Serve una decisa accelerazione delle politiche per le fonti rinnovabili, l’efficienza energetica, l’adattamento ai cambiamenti climatici, la graduale uscita dai combustibili fossili.

Sono i campanelli di allarme e le raccomandazioni al centro del primo rapporto di sintesi pubblicato dall’Onu, per fare il punto sugli impegni di Parigi contro il surriscaldamento globale.

Uscito venerdì scorso, 8 settembre, il “Global Stocktake Technical Synthesis Report” pone le basi di discussione sulla crisi climatica, in vista della prossima Conferenza mondiale sul clima, la CoP28 che si terrà negli Emirati Arabi tra novembre e dicembre 2023.

Tra le principali conclusioni, si legge che le emissioni globali di gas-serra non sono in linea con l’obiettivo fissato a Parigi nel 2015, mentre la “finestra” di tempo a disposizione per correggere la rotta “si sta restringendo rapidamente”.

__MATERIALE FORNITO__.
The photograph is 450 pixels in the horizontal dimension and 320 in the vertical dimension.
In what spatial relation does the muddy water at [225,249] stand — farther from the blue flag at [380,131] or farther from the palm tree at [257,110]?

__COMPITO 1__. Ripeti alla lettera dalla fonte sul rapporto dell'Onu il passo compreso tra "Sono i campanelli" e "e dicembre 2023.", estremi inclusi.
__COMPITO 2__. In base alla fonte sul rapporto dell'Onu, spiega perché è stato pubblicato il primo rapporto di sintesi e in vista di quale appuntamento.
Il materiale fornito non ha alcun ruolo in questo lavoro.

__SOLUZIONE 1__.
Sono i campanelli di allarme e le raccomandazioni al centro del primo rapporto di sintesi pubblicato dall’Onu, per fare il punto sugli impegni di Parigi contro il surriscaldamento globale.

Uscito venerdì scorso, 8 settembre, il “Global Stocktake Technical Synthesis Report” pone le basi di discussione sulla crisi climatica, in vista della prossima Conferenza mondiale sul clima, la CoP28 che si terrà negli Emirati Arabi tra novembre e dicembre 2023.

__SOLUZIONE 2__. Il rapporto è stato pubblicato per fare il punto sugli impegni di Parigi contro il surriscaldamento globale. Pone le basi di discussione sulla crisi climatica in vista della CoP28, la prossima Conferenza mondiale sul clima. La CoP28 si terrà negli Emirati Arabi tra novembre e dicembre 2023.